2) Taking more risk than necessary:
It is imprudent to budget three hours to complete a 300 km road journey on Indian roads, where the maximum speed limit is 80 km/ hour. There is a possibility that you may reach faster: conversely, you may not reach at all. Similarly with your investment plans, market stability is a rarely heard word these days, under such circumstances it is always advisable as not to take unnecessary risks and haphazard decisions when it comes to making investment plans.
 
3) Targeting maximum returns on all investments at all times:
How often have you changed lanes to the "faster-moving" one in city driving only to realize that our original "investment" was better! It will be unwise to bet the savings that we need for a committed payment in the next three months in the equity market, irrespective of the euphoria prevailing. Equities are only meant for the long-term.
 
4) Aiming for maximum security:
We proceed albeit at a slower pace when the road is dotted with potholes; but we do not abandon driving altogether. For financial goals that are some distance away (three years or plus), we need to benchmark investments suitably, rather than comparing them on a weekly basis. Keep in mind your returns post-tax and net of inflation.
 
5) Relying on tips  and neighbours:
When one of my colleagues boasted of his conquests in trading, I was at first envious of him. Then I wanted to emulate him. As I grew wiser, I realized that he would only publicize his successes, and never his failures. Don't we get tips of what to buy and when, but never when to sell? And that's how dud stocks adorn our demat statements.
 
6) Do it yourself mania:    
Ever wondered where India would have been if the world did not seek outsourcing? Handing over what you can't do best to an expert is an accepted norm. But with the recent media explosion, we do feel that we have the ammunition to manage finances on our own.
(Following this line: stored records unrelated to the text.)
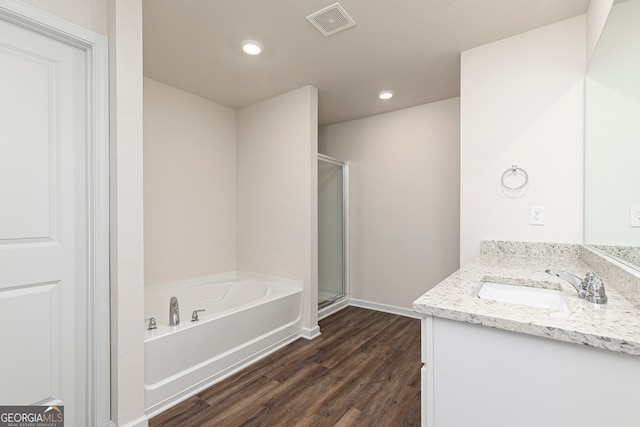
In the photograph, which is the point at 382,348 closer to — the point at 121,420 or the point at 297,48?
the point at 121,420

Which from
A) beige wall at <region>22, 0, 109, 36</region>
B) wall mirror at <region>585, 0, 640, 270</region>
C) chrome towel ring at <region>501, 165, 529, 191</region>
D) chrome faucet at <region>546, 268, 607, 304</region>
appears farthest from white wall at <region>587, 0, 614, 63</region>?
beige wall at <region>22, 0, 109, 36</region>

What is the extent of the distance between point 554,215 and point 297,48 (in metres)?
2.11

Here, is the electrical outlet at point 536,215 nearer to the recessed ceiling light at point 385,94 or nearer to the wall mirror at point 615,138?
the wall mirror at point 615,138

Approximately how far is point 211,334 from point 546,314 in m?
1.95

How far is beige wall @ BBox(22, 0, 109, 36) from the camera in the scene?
56.1 inches

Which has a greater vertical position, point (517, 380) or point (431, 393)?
point (517, 380)

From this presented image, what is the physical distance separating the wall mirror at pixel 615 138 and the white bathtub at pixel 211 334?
2.24 metres

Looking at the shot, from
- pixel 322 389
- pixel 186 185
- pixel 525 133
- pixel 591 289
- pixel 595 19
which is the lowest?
pixel 322 389

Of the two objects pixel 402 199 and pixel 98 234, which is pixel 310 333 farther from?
pixel 98 234

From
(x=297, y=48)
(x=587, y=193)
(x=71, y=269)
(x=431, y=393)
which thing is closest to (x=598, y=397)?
(x=431, y=393)

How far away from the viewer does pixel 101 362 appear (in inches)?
61.3

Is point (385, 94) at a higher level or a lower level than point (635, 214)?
higher

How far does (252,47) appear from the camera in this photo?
2170 millimetres

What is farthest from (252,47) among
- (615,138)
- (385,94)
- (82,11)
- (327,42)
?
(615,138)
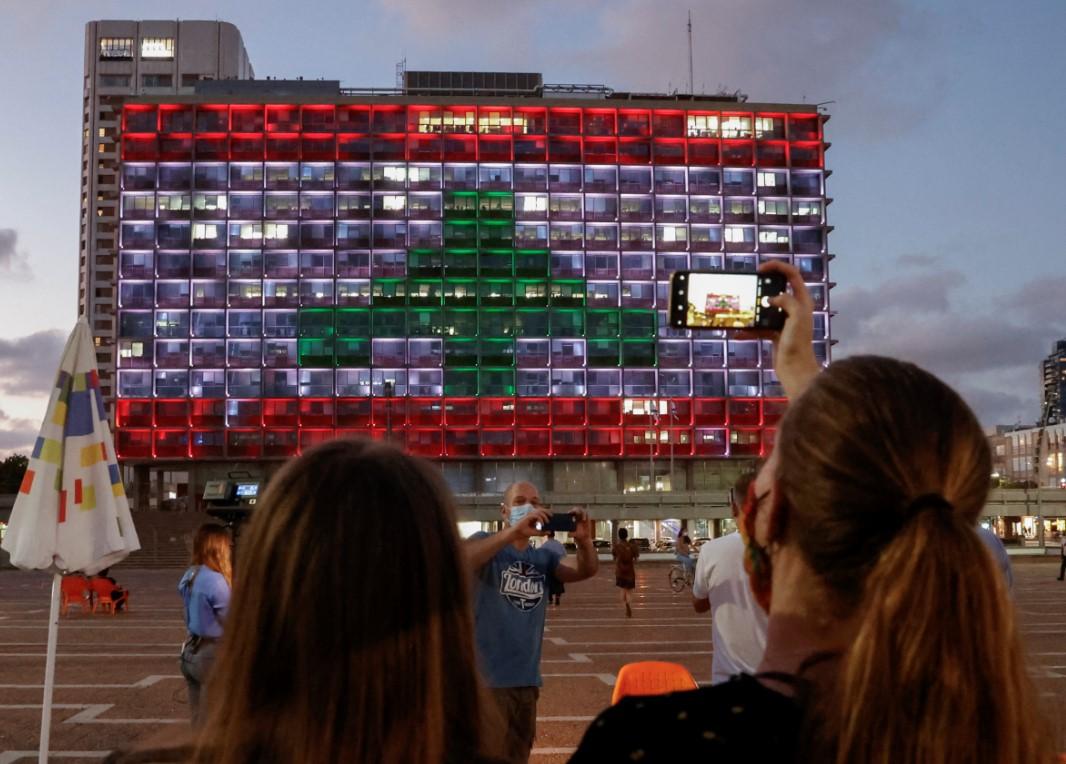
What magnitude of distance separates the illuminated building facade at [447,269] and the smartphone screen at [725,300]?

My mantra is that three conditions need to co-exist before your become the master self finance planner
 
•    detailed understanding of finance,
•    (full) time at our disposal,
•    And ability to remove our emotions from our investment decisions .Once your possess them only then can we do without a qualified financial advisor.
 
7) Each one of us believes he is unique:
When we check if our lists of mistakes match in with that of our acquaintances then and there we commit the seventh mistake. So don't wait for the perfect time to discard this baggage and start afresh.